_Excerpt:_
-- begin --

United States District Court, S.D. New York
August 19, 2005.
ASSOCIATION OF HOLOCAUST VICTIMS FOR RESTITUTION OF ARTWORK AND MASTERPIECES, a/k/a "AHVRAM," ET AL., Plaintiff
BANK AUSTRIA CREDITANSTALT AG, ET AL. Defendants.
The opinion of the court was delivered by: SHIRLEY KRAM, Senior District Judge
OPINION & ORDER
Bank Austria Creditanstalt AG ("Bank Austria"), pursuant to
Federal Rules of Civil Procedure ("Fed.R.Civ.P.") 12(b)(1) and
12(b)(6), moves to dismiss Plaintiff's First Amended Complaint
("Complaint"). Plaintiff opposes the motion to dismiss and "cross
moves" for jurisdiction discovery, preservation of evidence,
depositions de bene esse, limited production of documents,
and other relief [sic]. Additionally, Defendant moves for
sanctions pursuant to Fed.R.Civ.P. 11.

-- end --

_Requirement:_
Answer these questions about the court opinion excerpt:
1. On what date is the opinion dated?
2. Who delivered the opinion of the court?
3. Under which rule does the defendant move for sanctions?

_Collected material:_
-- begin --

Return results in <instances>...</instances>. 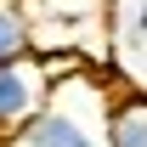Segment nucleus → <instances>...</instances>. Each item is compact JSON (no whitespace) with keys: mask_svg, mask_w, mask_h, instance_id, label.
<instances>
[{"mask_svg":"<svg viewBox=\"0 0 147 147\" xmlns=\"http://www.w3.org/2000/svg\"><path fill=\"white\" fill-rule=\"evenodd\" d=\"M34 57V17L23 0H0V68Z\"/></svg>","mask_w":147,"mask_h":147,"instance_id":"nucleus-4","label":"nucleus"},{"mask_svg":"<svg viewBox=\"0 0 147 147\" xmlns=\"http://www.w3.org/2000/svg\"><path fill=\"white\" fill-rule=\"evenodd\" d=\"M108 102L113 96L96 85L91 74L85 79H68V85H57L51 108L40 113L23 136H11L6 147H108V136H102Z\"/></svg>","mask_w":147,"mask_h":147,"instance_id":"nucleus-1","label":"nucleus"},{"mask_svg":"<svg viewBox=\"0 0 147 147\" xmlns=\"http://www.w3.org/2000/svg\"><path fill=\"white\" fill-rule=\"evenodd\" d=\"M136 28H142V34H147V6H142V11H136Z\"/></svg>","mask_w":147,"mask_h":147,"instance_id":"nucleus-5","label":"nucleus"},{"mask_svg":"<svg viewBox=\"0 0 147 147\" xmlns=\"http://www.w3.org/2000/svg\"><path fill=\"white\" fill-rule=\"evenodd\" d=\"M108 147H147V91H119L108 102V125H102Z\"/></svg>","mask_w":147,"mask_h":147,"instance_id":"nucleus-3","label":"nucleus"},{"mask_svg":"<svg viewBox=\"0 0 147 147\" xmlns=\"http://www.w3.org/2000/svg\"><path fill=\"white\" fill-rule=\"evenodd\" d=\"M51 74L40 68V57H23V62H6L0 68V142H11L34 125L40 113L51 108Z\"/></svg>","mask_w":147,"mask_h":147,"instance_id":"nucleus-2","label":"nucleus"}]
</instances>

-- end --

_Exercise solution:_
1. August 19, 2005
2. Shirley Kram, Senior District Judge
3. Federal Rule of Civil Procedure 11 (Fed.R.Civ.P. 11)